CMU-CS-99-165
Computer Science Department
School of Computer Science, Carnegie Mellon University



CMU-CS-99-165

On Quality of Service Management

Chen Lee

August 1999

Ph.D. Thesis (Department of Electrical and Computer Engineering)

CMU-CS-99-165.ps
CMU-CS-99-165.pdf


Keywords: QoS management and optimization, QoS index and utility model, QoS tradeoff, resource tradeoff, real-time, multi-media, policy-driven and adaptive systems


A quality of service (QoS) management framework for systems is presented that satisfies application needs along multiple dimensions. In this model, end users' quality preferences are taken into account when system resources are apportioned across multiple applications such that the net system utility accrued to the end-users is maximized. The framework facilitates QoS tradeoff through a semantically rich QoS specification interface that enables the end users to give guidance on the qualities they care about and the tradeoffs they are willing to make under potential resource shortages. The interface also allows the user or system administrator to define fine-grained service requests easily for multi-dimensional complex QoS provisioning. Furthermore, by introducing the abstraction of Quality Index, which maps qualities to indices in a uniform way, and by the mathematical modeling of QoS Tradeoff and Resource Tradeoff, we transform the QoS management problem into a combinatorial optimization which ultimately enables us to quantitatively measure QoS, and to analytically plan and allocate resources.

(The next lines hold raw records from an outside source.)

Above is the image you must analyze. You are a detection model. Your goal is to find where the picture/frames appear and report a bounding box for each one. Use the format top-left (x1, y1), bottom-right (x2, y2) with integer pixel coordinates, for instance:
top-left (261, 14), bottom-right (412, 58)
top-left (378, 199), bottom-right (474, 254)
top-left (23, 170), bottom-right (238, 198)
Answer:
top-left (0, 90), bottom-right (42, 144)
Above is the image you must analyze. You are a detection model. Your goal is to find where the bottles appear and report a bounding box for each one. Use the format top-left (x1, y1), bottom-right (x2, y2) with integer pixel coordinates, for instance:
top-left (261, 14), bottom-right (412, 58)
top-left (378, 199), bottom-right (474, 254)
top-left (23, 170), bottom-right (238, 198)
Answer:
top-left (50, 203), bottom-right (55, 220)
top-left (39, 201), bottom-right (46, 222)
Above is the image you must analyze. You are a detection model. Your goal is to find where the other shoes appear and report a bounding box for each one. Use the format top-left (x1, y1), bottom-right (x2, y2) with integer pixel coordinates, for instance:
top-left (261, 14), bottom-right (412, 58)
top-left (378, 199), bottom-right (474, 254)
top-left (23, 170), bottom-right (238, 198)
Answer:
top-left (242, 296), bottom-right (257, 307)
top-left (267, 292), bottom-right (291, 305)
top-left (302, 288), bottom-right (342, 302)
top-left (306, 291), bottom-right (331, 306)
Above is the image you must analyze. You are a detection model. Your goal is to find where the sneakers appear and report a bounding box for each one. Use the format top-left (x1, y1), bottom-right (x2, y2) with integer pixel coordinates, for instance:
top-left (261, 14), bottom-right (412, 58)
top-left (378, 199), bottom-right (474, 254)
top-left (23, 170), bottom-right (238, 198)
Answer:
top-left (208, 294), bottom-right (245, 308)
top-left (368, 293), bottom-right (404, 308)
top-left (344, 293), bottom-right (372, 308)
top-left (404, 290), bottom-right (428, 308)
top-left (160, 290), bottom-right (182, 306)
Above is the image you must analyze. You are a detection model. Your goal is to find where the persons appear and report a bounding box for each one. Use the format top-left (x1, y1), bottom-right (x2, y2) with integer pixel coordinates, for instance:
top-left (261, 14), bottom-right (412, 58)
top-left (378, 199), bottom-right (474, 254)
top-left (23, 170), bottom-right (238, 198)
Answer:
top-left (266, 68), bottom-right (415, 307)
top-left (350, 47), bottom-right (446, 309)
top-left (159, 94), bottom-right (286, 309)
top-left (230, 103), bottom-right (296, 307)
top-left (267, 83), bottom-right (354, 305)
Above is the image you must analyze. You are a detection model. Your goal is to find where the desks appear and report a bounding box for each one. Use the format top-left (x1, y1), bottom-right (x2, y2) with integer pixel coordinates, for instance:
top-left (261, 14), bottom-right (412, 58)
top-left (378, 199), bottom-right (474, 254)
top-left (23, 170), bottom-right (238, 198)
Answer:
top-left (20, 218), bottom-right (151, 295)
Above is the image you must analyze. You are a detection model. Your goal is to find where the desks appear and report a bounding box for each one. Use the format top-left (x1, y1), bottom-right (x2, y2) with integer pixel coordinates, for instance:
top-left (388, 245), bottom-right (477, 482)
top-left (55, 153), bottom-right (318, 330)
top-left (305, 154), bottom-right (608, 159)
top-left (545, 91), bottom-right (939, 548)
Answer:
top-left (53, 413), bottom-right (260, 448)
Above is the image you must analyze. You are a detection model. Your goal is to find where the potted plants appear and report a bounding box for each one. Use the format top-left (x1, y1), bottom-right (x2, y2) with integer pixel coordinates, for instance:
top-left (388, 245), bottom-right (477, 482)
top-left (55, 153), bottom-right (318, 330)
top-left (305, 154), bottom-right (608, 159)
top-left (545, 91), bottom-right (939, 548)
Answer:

A series of optimization algorithms is developed that tackle the QoS management problem which is provably NP-hard. The first set of algorithms treats the problem of maximizing system utility by allocating a single finite resource to satisfy the QoS requirements of multiple applications along multiple QoS dimensions. Two near-optimal algorithms are developed to solve this problem. The first yields an allocation within a known distance from the optimal solution, and the second yields an allocation whose distance bound from the optimal solution can be explicitly controlled by a QoS manager. We compare the run-times of these near-optimal algorithms and their solution quality relative to the optimal allocation, which in turn is computed using dynamic programming.

The second set of algorithms deals with apportioning multiple finite resources to satisfy the QoS needs of multiple applications along multiple QoS dimensions. Three strategies are evaluated and compared First, dynamic programming and integer programming with branch-and-bound compute optimal solutions to this problem but exhibit very high running times. Then the integer programming approach is adapt to yield near-optimal results with faster running times. Finally, an approximation algorithm based on an extended local search technique is presented that is less than a few percent from the optimal solution but which is more than two orders of magnitude faster than the optimal scheme of dynamic programming. Perhaps more significantly, the local search technique turns out to be very scalable and robust as the number of resources under management increases. These detailed evaluations provide practical insight into which of these algorithms can be used online in real-time systems.